What is asked>
**1)** From the passage on flame-retardant polymer compositions, extract the stretch from "Parts per hundred" through "of such materials.", copying it word for word.
**2)** Filter the data listing, keeping every line that holds the string "brick".

Selected text>

..............................

Parts per hundred (phr) refers to parts by weight of additive per one hundred parts by weight of organic polymer. The term “zeolites” includes ion-exchanged zeolites. Unless the context indicates otherwise, in the specification and claims the terms zeolite, ion-exchanged zeolite, non-halogenated flame retardant, and similar terms also include mixtures of such materials.
The invention provides a halogen-free flame-retardant polymer composition. “Halogen-free” means that the composition is essentially free of flame-retardant compounds that contain chlorine and/or bromine, such as tetrabromobisphenol A, brominated cyclohydrocarbons such as hexabromocyclododecane, polybrominated diphenyl ethers, polybrominated biphenyls, chlorinated short to medium chain hydrocarbons, and bis(hexachlorocyclopentadieno)cyclo-octane. The composition is also free of polymers that contain chlorine and/or bromine, such as brominated polystyrenes, brominated polycarbonates, brominated epoxies or polyvinyl chloride. Small amounts of chlorine and/or bromine containing compounds may be present as impurities, but the total bromine and chlorine content of the composition is less than 0.5 wt. % (in certain embodiments, less than 0.4, 0.3, 0.2, or 0.1 wt. % or even 0 wt. %). However, fluorinated polymers, such as polytetrafluorethylene (PTFE), may be present in the composition as anti-drip agents.
The organic polymer may be any thermoplastic or thermoset polymeric substance, but in one embodiment the organic polymer includes at least one polycarbonate and in another embodiment includes at least one polypropylene. In another embodiment, the organic polymer is a blend of different polymers such as, for example, a blend of polycarbonate and a nitrile, diene and/or styrenic polymer such as an acrylonitrile butadiene styrene (ABS) resin or a blend of polypropylene and polyamide (e.g., nylon 6). The weight ratio of polycarbonate:ABS or polypropylene:polyamide may be about 2:1 to about 10:1, for example. For certain combinations of organic polymers, it may be helpful or preferred to also include one or more compatibilizers known in the art that are capable of improving the compatibility of the different polymers when blended. For instance, a maleated polyolefin such as a maleic anhydride-reacted polypropylene may be utilized in formulations containing a polypropylene and a polyamide.

..............................

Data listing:
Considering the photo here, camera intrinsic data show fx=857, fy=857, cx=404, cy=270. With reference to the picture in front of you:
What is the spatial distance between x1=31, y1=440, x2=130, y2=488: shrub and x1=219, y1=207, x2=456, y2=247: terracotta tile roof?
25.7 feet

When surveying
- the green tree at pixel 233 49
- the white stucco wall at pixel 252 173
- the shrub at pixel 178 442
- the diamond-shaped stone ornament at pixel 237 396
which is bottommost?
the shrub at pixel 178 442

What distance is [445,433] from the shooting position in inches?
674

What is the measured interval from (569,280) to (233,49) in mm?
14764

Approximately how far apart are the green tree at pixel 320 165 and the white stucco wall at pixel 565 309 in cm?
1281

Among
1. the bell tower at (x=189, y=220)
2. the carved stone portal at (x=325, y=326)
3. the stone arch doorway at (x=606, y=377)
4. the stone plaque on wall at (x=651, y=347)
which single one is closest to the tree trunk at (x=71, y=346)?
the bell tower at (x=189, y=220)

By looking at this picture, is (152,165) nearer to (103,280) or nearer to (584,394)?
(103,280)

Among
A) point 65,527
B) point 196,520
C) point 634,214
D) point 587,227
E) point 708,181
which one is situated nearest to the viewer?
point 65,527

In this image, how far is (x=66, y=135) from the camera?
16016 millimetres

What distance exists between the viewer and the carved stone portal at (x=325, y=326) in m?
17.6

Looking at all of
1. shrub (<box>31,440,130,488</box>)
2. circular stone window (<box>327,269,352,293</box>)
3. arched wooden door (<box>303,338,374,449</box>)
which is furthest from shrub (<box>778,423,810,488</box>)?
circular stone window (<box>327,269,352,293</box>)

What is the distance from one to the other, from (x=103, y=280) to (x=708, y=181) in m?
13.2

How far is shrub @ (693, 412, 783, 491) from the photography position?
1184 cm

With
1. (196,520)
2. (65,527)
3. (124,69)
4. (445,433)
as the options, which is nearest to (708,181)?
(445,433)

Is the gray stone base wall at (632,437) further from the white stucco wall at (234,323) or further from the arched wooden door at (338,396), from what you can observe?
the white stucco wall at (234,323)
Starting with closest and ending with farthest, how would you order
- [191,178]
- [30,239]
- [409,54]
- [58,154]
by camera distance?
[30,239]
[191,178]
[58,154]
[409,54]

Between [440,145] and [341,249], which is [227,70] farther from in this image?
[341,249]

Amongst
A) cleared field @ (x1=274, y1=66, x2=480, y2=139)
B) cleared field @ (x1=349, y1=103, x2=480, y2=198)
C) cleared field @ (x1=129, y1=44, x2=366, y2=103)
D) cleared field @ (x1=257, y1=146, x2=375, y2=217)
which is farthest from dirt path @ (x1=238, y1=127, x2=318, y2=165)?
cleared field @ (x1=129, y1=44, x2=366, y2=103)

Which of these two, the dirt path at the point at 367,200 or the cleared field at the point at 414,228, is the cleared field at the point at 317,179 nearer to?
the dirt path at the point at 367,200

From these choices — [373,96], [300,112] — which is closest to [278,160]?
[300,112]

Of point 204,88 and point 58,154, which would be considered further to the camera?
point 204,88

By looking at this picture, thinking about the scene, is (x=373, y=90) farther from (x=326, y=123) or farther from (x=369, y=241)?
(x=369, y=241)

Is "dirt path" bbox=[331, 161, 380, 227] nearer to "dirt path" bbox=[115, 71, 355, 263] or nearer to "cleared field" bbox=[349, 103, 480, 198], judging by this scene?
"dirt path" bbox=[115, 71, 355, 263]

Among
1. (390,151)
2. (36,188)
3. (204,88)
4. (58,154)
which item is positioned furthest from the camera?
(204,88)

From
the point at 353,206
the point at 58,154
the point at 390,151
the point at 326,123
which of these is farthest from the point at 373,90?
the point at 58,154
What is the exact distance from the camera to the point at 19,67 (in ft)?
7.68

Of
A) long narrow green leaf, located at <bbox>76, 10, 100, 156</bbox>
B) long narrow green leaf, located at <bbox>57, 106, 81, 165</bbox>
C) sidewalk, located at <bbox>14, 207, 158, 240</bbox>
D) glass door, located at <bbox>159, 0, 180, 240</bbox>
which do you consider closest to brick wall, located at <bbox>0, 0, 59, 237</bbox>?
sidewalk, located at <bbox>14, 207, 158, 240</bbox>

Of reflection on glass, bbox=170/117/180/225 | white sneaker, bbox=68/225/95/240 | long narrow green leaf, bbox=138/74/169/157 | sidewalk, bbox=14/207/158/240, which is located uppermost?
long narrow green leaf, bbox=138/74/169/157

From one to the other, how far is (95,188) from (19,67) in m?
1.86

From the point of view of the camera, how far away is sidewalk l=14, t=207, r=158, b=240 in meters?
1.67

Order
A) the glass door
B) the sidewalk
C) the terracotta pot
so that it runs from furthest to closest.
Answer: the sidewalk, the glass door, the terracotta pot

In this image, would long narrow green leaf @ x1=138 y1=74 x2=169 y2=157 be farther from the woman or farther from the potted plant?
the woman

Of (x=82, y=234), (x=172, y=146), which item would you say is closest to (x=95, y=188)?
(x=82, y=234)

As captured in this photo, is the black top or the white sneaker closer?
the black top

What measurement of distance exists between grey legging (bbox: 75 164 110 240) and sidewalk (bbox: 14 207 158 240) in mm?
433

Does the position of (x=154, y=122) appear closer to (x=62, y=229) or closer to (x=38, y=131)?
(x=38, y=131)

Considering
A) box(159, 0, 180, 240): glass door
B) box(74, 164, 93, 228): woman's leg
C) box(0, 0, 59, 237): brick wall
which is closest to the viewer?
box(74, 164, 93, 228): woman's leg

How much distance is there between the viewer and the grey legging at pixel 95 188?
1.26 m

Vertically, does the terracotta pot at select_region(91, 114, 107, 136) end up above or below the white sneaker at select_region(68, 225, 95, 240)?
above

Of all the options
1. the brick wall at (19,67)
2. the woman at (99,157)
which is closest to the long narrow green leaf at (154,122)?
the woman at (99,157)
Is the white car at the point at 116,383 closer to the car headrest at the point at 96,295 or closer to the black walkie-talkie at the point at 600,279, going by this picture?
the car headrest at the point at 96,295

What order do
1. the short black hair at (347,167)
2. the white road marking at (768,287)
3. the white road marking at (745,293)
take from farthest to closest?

..............................

Results>
**1)**
Parts per hundred (phr) refers to parts by weight of additive per one hundred parts by weight of organic polymer. The term “zeolites” includes ion-exchanged zeolites. Unless the context indicates otherwise, in the specification and claims the terms zeolite, ion-exchanged zeolite, non-halogenated flame retardant, and similar terms also include mixtures of such materials.

**2)**
which do you consider closest to brick wall, located at <bbox>0, 0, 59, 237</bbox>?
C) box(0, 0, 59, 237): brick wall
1. the brick wall at (19,67)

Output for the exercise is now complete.